*ENTRIES SUPPLIED:*
-- Start --
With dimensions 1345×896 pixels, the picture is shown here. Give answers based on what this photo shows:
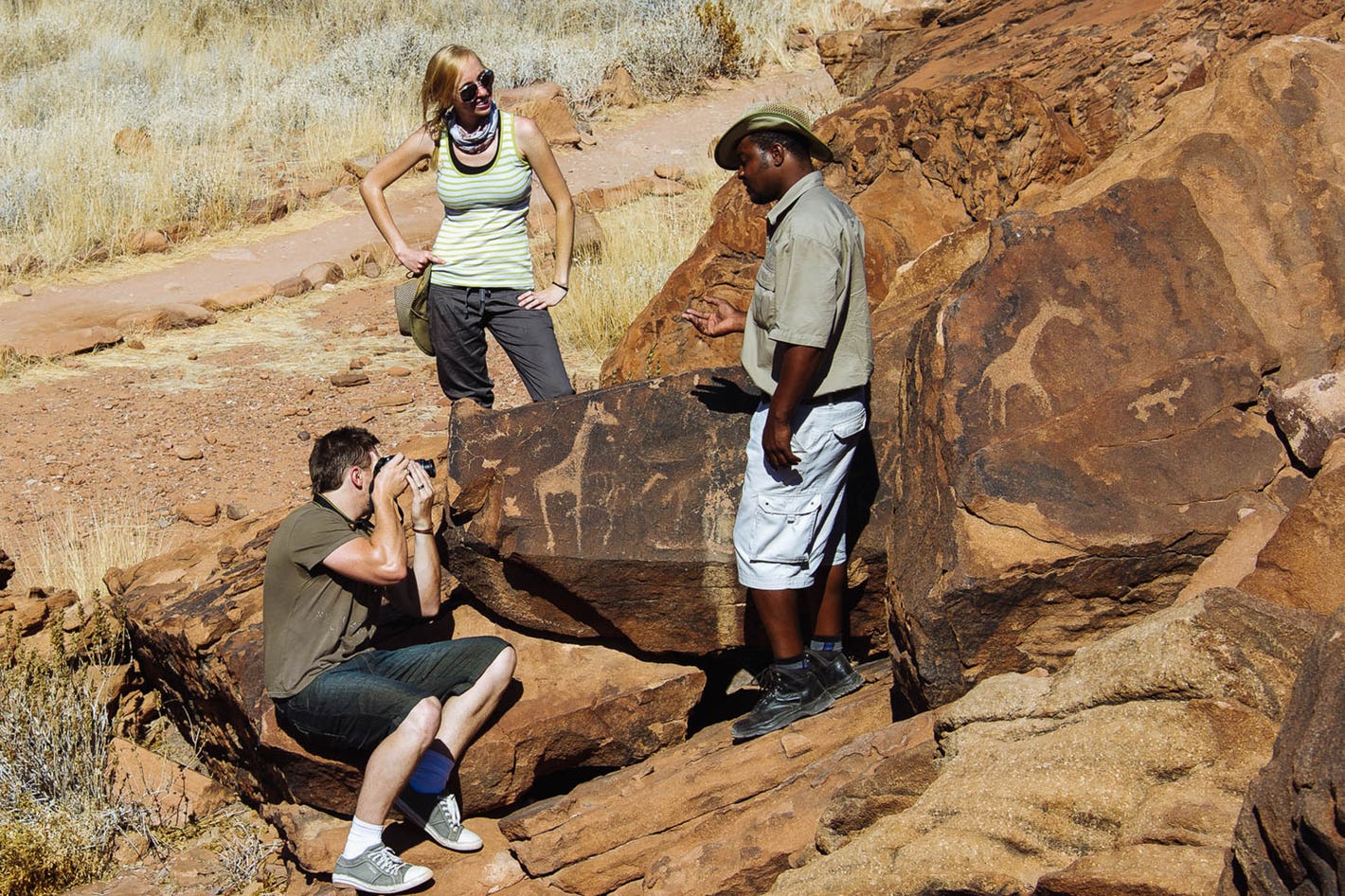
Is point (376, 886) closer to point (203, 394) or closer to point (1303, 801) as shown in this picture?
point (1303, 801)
-- End --
-- Start --
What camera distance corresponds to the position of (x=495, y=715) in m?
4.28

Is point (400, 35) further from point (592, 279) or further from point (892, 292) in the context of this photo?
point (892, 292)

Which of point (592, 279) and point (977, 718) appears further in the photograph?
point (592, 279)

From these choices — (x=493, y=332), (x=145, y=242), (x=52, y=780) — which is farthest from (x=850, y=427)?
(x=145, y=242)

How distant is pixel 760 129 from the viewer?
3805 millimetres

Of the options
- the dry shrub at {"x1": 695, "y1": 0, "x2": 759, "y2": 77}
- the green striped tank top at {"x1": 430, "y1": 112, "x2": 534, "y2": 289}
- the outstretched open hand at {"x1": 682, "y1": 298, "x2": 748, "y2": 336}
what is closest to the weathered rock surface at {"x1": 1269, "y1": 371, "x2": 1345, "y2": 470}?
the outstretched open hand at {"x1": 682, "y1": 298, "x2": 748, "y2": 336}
-- End --
*THE PROBLEM:* Give the records from the line containing "From these choices" through the line containing "3805 millimetres" as a numbered list, leaving out blank lines.

*OUTPUT OF THE TASK:*
1. From these choices — (x=493, y=332), (x=145, y=242), (x=52, y=780) — which is farthest from (x=850, y=427)?
2. (x=145, y=242)
3. How distant is pixel 760 129 from the viewer?
4. 3805 millimetres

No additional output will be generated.